There were a number of great observations flying around the twitter verse during the conference but two bear repeating:
#monkigras is a new kind of conference where the participants are equal to the top calibre speakers
— alexis richardson (@monadic) February 2, 2012
And from Matt Lemay, one of the speakers:
Unsurprisingly, @monkigras was a tremendous success. This will be the future model for many, many tech conferences. This is a *moment*.
— Matt LeMay (@mattlemay) February 1, 2012
And therein lies the challenge. It was the perfect size at ~150 people. It wasn't an invite only event so there was a wonderful mix of people. Smaller would have been fine, but bigger and it will lose some of the sense of intimacy and informality that makes the side conversations easy and important. (One person observed that the U.S. event last Fall was more interactive. I've heard of that difference between the U.S. and UK at similar sized events in the past.) I believe James Governor did design the agenda, asking speakers to give specific talks and I've seen this work really well before (Transfer Summit/UK) at bringing an underlying sense of coherency to a small conference.
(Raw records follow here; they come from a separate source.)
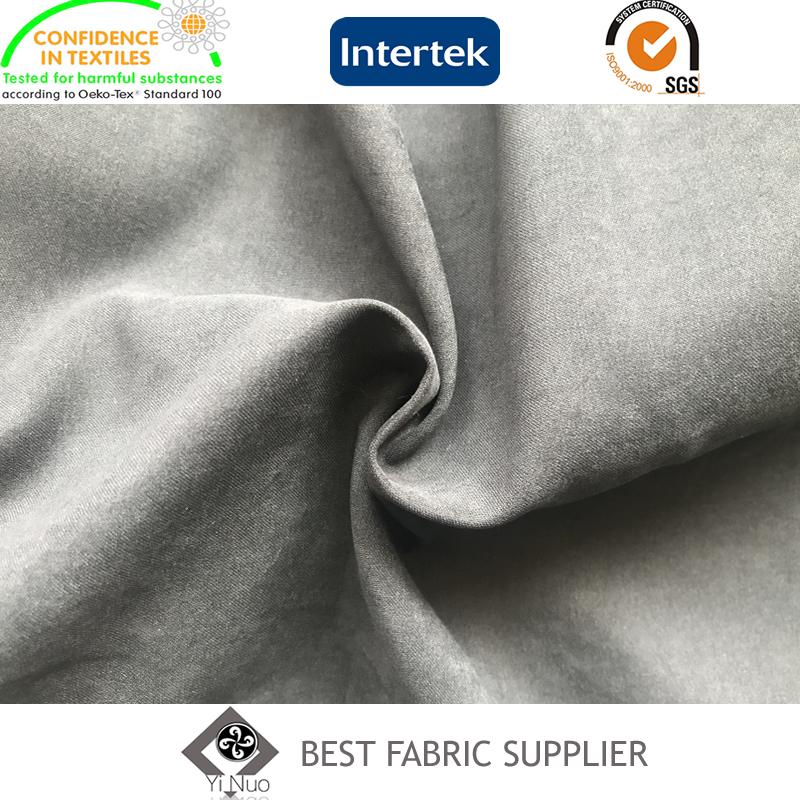 100% Polyester Micro Fiber 140GSM Satin Peach Skin Fabric Coat Fabric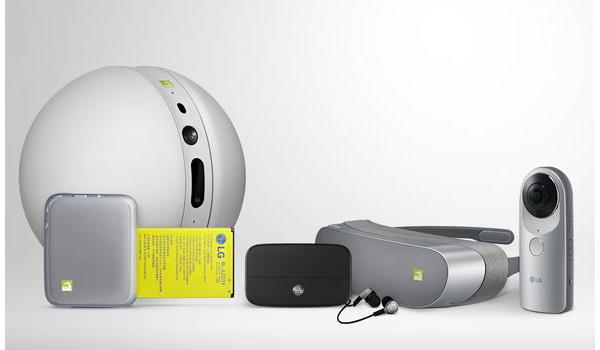 df LG G5 ajunge si in magazinele din Romania, iata pretul telefonului!
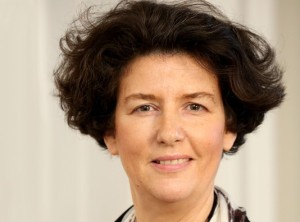Paula Murray: Croydon's first artistic director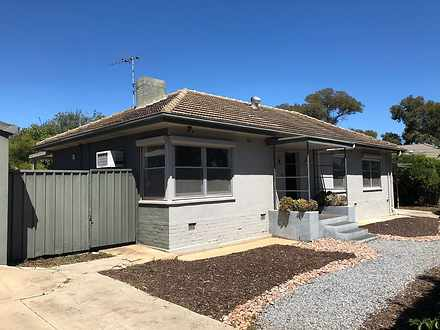 3 St Albans Crescent, Clearview 5085, SA House Photo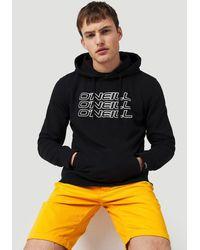 O'neill Sportswear Hoodie - Schwarz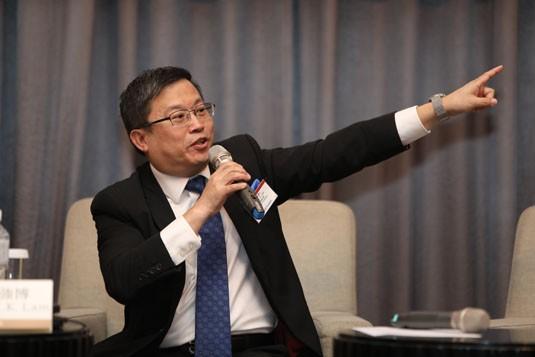 Dr. Ilex K.K. Lam, iEnterprise Foundation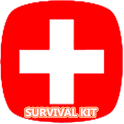 Survival Kit List For Disaster icon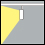 icon-light7
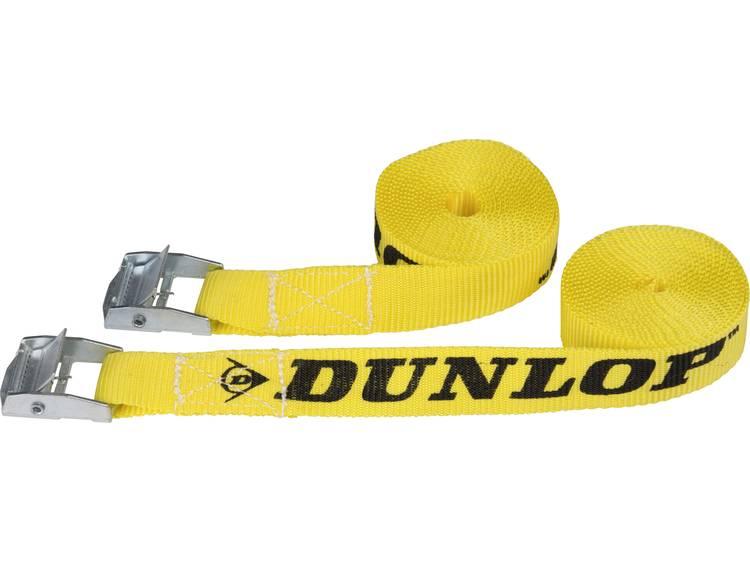 Klemband Dunlop 41858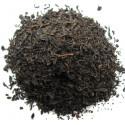 Thé Fumé de Chine - Thé noir LAPSANG SOUCHONG - Compagnie Anglaise des Thés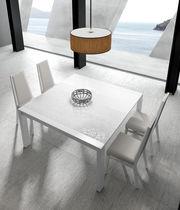 Tavolo da pranzo / moderno / in legno / rettangolare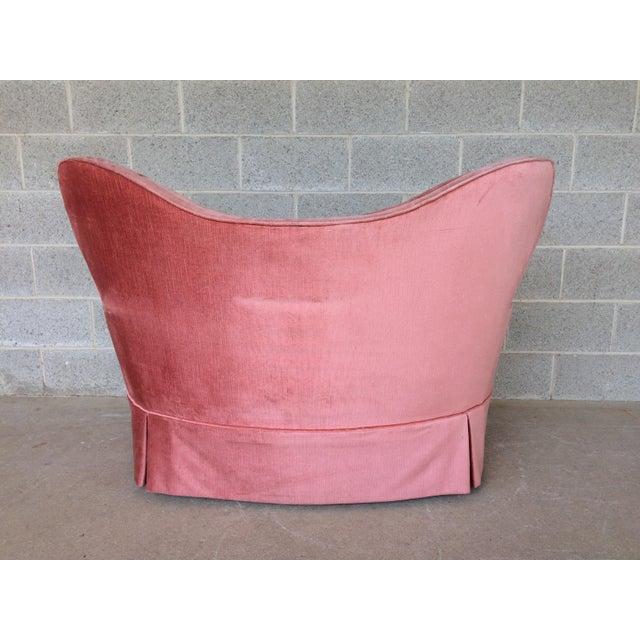 Vintage Pink Tufted Loveseat - Image 3 of 10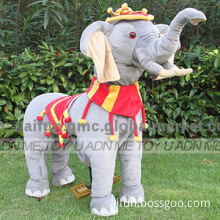 Super Soft Elephant toy,special cars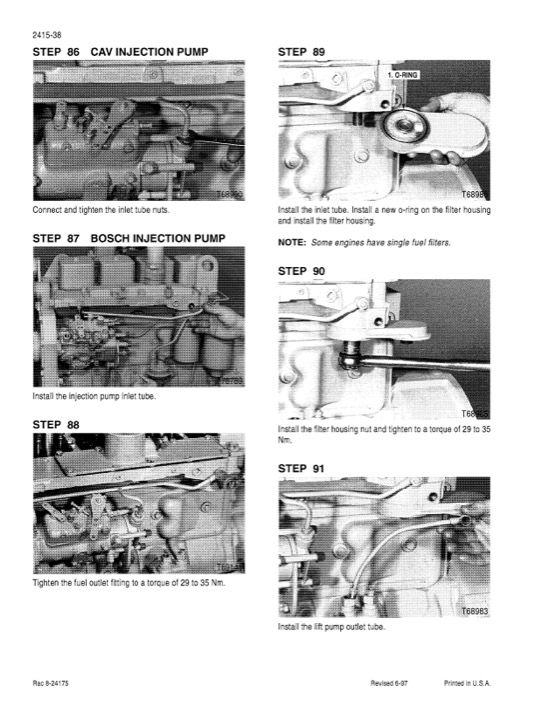 Case 85XT 90XT 95XT case 85xt, 90xt, 95xt skid steers workshop repair & service manual case 85xt wiring diagram at soozxer.org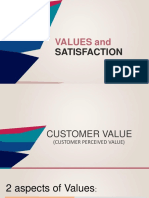 Values and Satisfaction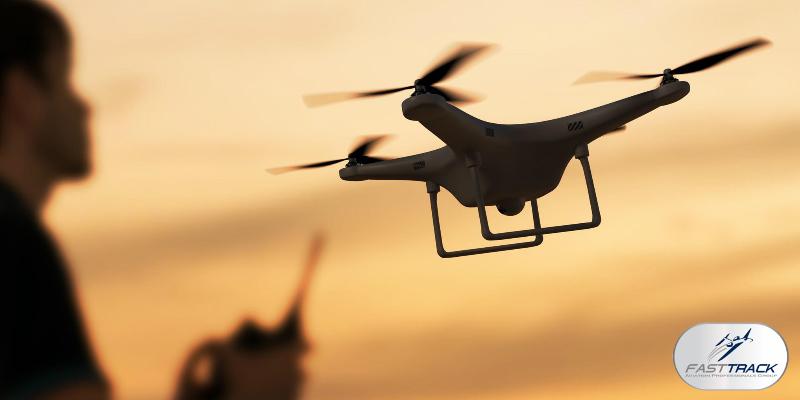 Regulación de uso de Drones por la Aeronáutica Civil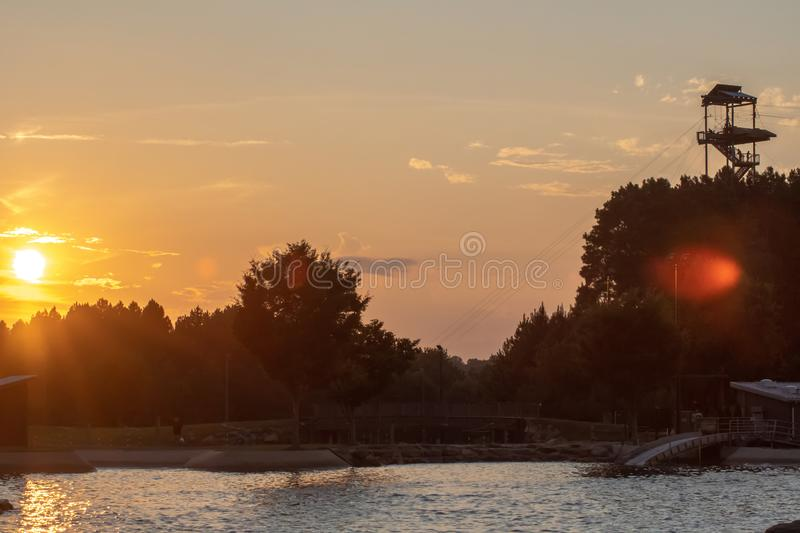Sunset views at national whitewater center in north carolina stock photography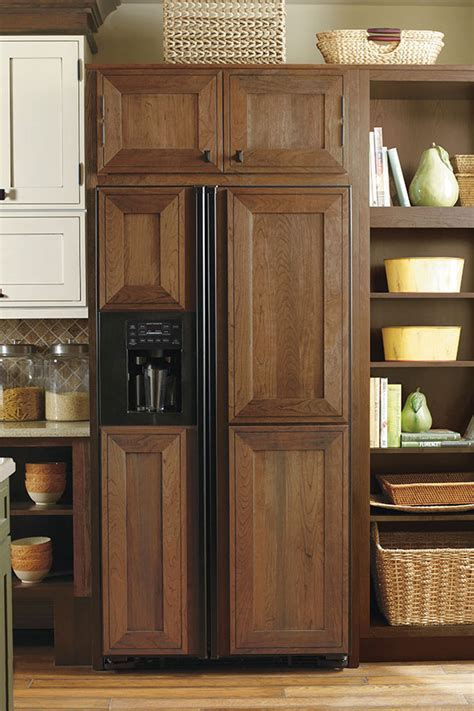 Custom Appliance Panels   Decora Cabinetry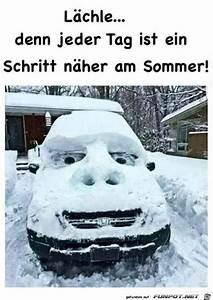 Sprüche Winter Schnee : 41 best design i like images on pinterest funny images funny photos and ha ha ~ Watch28wear.com Haus und Dekorationen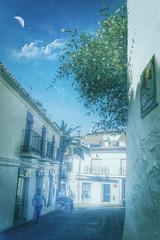 Mijas pueblo . Andalucia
It certainly worked brilliantly well at Monki Gras. Pairing the event with craft beer and craft coffee also worked in ways I didn't imagine.
All in all, a brilliant conference. Redmonk hopes to have all the filmed talks online soon, and I'll update a link as it becomes available.
Update [15 Feb 2012]: I have also written about three perspectives on the care and feeding of development communities on Network World based on three talks given at the conference.